Beyond breathing: How COVID-19 affects your heart, brain and other organs

AMA

It’s easy to be complacent about COVID-19. Most people experience only mild issues – fever and coughing, maybe congestion and shortness of breath.

But the coronavirus is capable of causing much more than a simple respiratory illness, affecting organs throughout the body, experts say.

“We see people have symptoms from almost head to toe in terms of how they feel, how they function and what they can do,” said Dr. Adrian Hernandez, a cardiologist who is director of the Duke Clinical Research Institute in Durham, North Carolina.

The new year started with an increase in COVID-19 hospitalizations in the U.S., prompting Hernandez and other experts to advise caution, especially for those at high risk.

While the short-term effects of COVID-19 can be flu-like, even mild cases can lead to long COVID – a constellation of problems that can persist for weeks or months. More than 200 symptoms have been linked to long COVID, said Hernandez, who has overseen many COVID-19 studies.

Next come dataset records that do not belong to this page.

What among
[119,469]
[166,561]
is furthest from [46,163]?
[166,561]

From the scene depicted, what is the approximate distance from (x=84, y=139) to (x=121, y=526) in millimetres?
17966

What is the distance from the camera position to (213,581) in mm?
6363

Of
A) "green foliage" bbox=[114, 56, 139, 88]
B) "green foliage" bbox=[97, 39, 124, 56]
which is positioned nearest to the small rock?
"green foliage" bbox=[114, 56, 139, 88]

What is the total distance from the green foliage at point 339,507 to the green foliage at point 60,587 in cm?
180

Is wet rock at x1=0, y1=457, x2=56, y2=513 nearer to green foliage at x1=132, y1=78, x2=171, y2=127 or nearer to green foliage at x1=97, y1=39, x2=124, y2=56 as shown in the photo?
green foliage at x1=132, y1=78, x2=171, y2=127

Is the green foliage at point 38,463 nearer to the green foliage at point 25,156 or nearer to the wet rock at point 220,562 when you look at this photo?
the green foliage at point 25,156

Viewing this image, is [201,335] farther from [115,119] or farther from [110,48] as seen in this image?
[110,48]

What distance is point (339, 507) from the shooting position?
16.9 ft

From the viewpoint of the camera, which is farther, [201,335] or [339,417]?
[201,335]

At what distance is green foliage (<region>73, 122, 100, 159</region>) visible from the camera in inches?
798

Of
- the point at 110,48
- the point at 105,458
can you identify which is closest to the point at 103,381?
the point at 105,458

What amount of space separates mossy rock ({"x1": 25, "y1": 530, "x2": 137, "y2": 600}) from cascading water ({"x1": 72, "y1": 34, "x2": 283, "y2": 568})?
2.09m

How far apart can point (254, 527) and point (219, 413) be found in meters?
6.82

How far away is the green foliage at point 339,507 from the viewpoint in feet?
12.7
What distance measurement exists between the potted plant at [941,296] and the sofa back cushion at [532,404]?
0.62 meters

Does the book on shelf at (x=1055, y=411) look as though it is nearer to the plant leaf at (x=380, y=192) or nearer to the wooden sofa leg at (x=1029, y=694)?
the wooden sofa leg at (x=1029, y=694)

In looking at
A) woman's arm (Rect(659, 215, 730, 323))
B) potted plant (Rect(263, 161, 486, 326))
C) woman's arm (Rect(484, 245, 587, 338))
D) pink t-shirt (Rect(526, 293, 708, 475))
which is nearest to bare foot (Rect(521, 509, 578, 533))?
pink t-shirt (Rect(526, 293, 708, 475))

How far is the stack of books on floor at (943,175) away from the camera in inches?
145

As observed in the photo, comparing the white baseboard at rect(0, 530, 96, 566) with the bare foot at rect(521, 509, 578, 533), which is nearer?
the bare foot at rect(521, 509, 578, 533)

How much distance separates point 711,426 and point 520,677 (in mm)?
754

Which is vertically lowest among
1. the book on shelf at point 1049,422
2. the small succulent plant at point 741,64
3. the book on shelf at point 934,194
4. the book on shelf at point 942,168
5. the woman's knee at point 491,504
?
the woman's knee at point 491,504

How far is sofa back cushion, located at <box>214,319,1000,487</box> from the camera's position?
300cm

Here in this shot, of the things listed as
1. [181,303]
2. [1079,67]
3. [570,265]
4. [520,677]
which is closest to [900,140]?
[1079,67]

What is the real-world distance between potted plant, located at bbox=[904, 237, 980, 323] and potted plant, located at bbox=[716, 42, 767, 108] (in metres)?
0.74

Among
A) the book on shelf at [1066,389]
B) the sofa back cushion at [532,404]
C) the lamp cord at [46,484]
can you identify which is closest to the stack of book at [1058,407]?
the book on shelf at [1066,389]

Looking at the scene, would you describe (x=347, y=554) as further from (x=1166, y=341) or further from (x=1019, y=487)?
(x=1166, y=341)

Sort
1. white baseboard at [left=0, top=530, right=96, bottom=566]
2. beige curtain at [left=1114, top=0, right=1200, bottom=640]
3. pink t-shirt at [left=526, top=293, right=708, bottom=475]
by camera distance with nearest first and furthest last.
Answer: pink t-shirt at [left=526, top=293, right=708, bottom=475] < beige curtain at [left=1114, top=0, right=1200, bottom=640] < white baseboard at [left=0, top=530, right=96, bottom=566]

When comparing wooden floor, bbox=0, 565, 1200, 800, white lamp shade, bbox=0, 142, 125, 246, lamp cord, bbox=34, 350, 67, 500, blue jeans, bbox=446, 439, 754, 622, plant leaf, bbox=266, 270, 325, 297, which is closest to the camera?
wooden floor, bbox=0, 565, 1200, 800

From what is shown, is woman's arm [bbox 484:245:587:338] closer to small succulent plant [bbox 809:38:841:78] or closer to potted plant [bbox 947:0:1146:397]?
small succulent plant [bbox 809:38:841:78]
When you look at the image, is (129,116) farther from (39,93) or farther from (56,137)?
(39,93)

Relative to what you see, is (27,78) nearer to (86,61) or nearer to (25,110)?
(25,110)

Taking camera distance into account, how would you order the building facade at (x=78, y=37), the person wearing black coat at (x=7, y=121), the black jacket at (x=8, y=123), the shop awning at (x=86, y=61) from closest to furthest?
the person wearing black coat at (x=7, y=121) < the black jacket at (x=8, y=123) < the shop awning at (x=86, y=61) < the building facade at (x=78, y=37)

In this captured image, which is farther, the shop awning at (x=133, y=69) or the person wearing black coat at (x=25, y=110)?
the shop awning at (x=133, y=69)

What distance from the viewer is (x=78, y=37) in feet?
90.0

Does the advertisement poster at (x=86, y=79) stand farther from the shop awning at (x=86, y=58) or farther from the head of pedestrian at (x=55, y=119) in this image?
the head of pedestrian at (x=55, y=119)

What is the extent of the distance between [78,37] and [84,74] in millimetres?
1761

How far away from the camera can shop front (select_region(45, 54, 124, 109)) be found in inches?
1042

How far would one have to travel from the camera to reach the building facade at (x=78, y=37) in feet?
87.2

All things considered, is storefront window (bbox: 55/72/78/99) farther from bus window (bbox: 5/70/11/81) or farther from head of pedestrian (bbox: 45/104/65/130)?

Because COVID-19 typically affects breathing and can lead to problems such as pneumonia, many people may think it’s primarily a lung disease. It’s not that simple, said Dr. Nisha Viswanathan, director of the long COVID program at the David Geffen School of Medicine at the University of California, Los Angeles.

“I would argue that COVID-19 is not a disease of the lungs at all,” she said. “It seems most likely that it is what we call a vascular and neurologic infection, affecting both nerve endings and our cardiovascular system.”

It’s no surprise that experts say SARS-CoV-2 – the name of the virus that causes COVID-19 – is complex, with many of its pathways just beginning to be understood. But some things are becoming clear. One of the best reviews of long COVID symptoms, Viswanathan said, appeared last January in Nature Reviews Microbiology. It detailed the disease’s effects throughout the body, including the pancreas, blood vessels and reproductive system.

“SARS-CoV-2 is excellent at triggering your immune system to go from zero to 100,” said Dr. Lindsay McAlpine, a neurologist who is director of the Yale NeuroCovid Clinic in New Haven, Connecticut. That revving of the immune response leads to both a “wide swath of inflammation” and excessive blood clotting, she said.

“Perhaps the viral replication is going on in the lungs and nasopharynx (the area at the top of the throat that connects the nose to the respiratory system). But the inflammation that the virus triggers is systemic,” McAlpine said.